CommonSense Blog

Uber and Lyft’s Return: Its Impact to Fare, Fasten and RideAustin

By Lionel Menchaca | Jun 08, 2017

About a year ago, Uber and Lyft abruptly left Austin after disagreements with the city’s requirement for fingerprinting drivers. Things changed when House Bill 100 was signed into law on May 17.

Fast forward to May 29, when both Uber and Lyft returned their services to Austin. Their respective marketing machines are making it clear they’re back. I’ve seen signs around the city, received emails like this one below from Lyft offering credits to use the service over the next few days. And I’ve seen lots of Uber ads in Facebook throughout this time as well.

Lyft returning to Austin offer

So, what effect has their return had on local ride-sharing companies that have been filling the void for the last year? They’ve all taken big hits. Fare has already made it official announcing they are leaving Austin earlier this week.

Fasten CEO Kiril Evdakov is still bullish on his company’s prospects: “We’re thinking about growth thresholds, not about decline thresholds.”

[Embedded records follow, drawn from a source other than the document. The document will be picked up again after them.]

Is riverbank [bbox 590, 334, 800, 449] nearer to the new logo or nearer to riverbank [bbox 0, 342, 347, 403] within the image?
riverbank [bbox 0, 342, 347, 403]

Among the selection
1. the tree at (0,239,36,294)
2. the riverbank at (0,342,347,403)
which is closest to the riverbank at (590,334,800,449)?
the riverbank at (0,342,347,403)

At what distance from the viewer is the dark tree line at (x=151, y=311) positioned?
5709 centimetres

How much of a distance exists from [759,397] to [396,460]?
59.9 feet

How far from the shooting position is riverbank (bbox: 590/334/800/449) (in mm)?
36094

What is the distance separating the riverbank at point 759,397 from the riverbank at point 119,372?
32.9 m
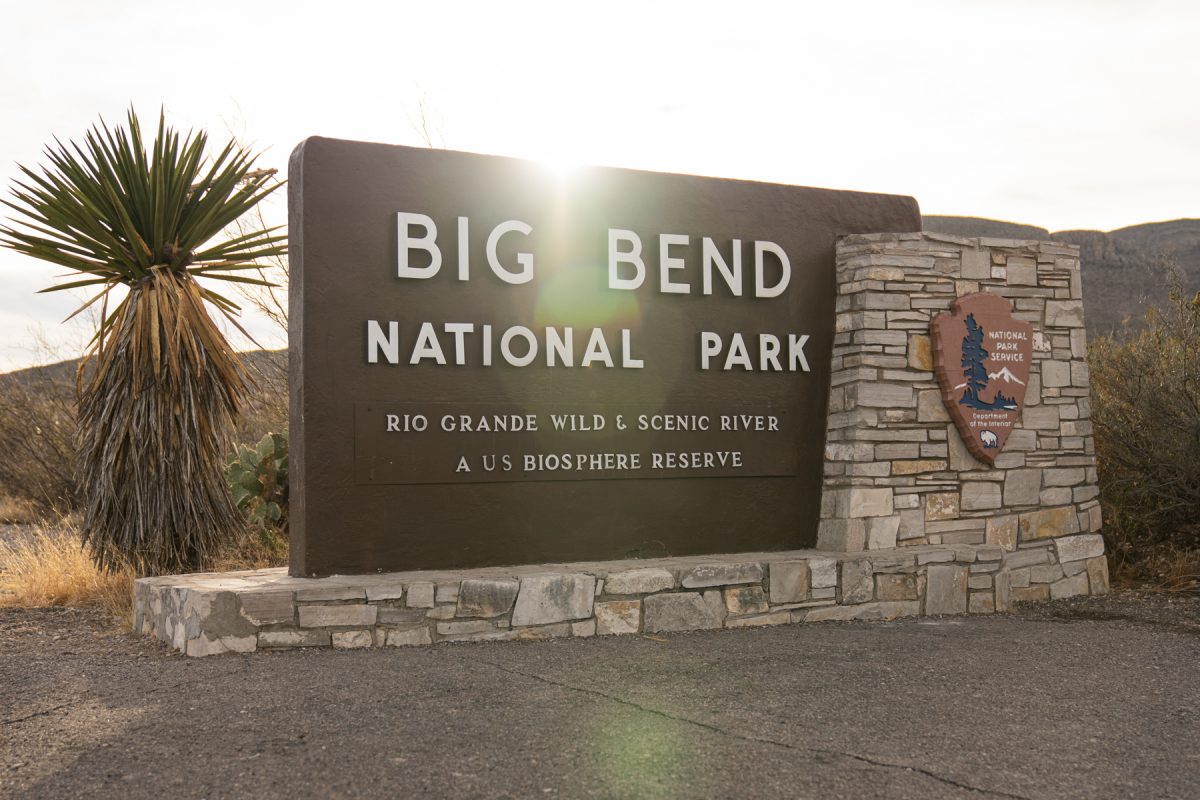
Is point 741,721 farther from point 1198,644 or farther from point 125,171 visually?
point 125,171

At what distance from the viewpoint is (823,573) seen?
307 inches

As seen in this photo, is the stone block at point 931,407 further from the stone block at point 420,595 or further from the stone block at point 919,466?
the stone block at point 420,595

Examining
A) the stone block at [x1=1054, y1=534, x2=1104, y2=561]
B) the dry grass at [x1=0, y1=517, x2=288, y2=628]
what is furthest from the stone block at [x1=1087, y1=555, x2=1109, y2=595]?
the dry grass at [x1=0, y1=517, x2=288, y2=628]

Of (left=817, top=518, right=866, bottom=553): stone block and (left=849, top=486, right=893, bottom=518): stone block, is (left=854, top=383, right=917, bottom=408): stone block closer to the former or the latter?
(left=849, top=486, right=893, bottom=518): stone block

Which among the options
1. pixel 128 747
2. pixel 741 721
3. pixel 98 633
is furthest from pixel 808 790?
pixel 98 633

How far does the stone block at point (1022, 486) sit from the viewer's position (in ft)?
28.5

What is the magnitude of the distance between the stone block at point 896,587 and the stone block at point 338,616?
367 cm

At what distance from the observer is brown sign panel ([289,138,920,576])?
713cm

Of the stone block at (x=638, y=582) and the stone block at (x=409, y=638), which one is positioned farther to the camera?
the stone block at (x=638, y=582)

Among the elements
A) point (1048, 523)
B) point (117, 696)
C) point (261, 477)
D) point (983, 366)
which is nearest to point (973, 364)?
point (983, 366)

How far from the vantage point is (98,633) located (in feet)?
24.6

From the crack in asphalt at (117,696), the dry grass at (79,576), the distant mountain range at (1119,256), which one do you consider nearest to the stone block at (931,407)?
the crack in asphalt at (117,696)

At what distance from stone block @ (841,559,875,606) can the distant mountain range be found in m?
22.3

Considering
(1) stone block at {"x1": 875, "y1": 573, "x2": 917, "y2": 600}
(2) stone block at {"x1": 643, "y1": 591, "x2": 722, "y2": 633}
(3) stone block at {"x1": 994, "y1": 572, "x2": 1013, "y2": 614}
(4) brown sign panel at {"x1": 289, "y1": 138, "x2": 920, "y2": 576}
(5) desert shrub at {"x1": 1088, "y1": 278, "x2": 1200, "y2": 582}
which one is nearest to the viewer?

What got me thinking about all this was the Here and Now interview of RideAustin COO Marisa Goldenberg. the non-profit company grew from about 300 rides a day to over 20,000 during the SXSW peak. According to Marisa, RideAustin saw a 55% drop in business in the first full week of Uber and Lyft’s  return. She also blamed seasonality—the first few weeks of June tend to be lower ride volumes overall. RideAustin hopes to make it through the summer months to get back to a threshold of 20,000 rides per week. That’s the target the company needs to hit to sustain their nonprofit business.

Click on the image below to get to the story where you can hear the interview with Marisa.

Here and Now - RideAustin interview with Marisa Goldenberg

Personally, I’m pulling for RideAustin. What are your thoughts? Have you returned to using or driving for Uber and Lyft now that they’re back, or will you rely on other options?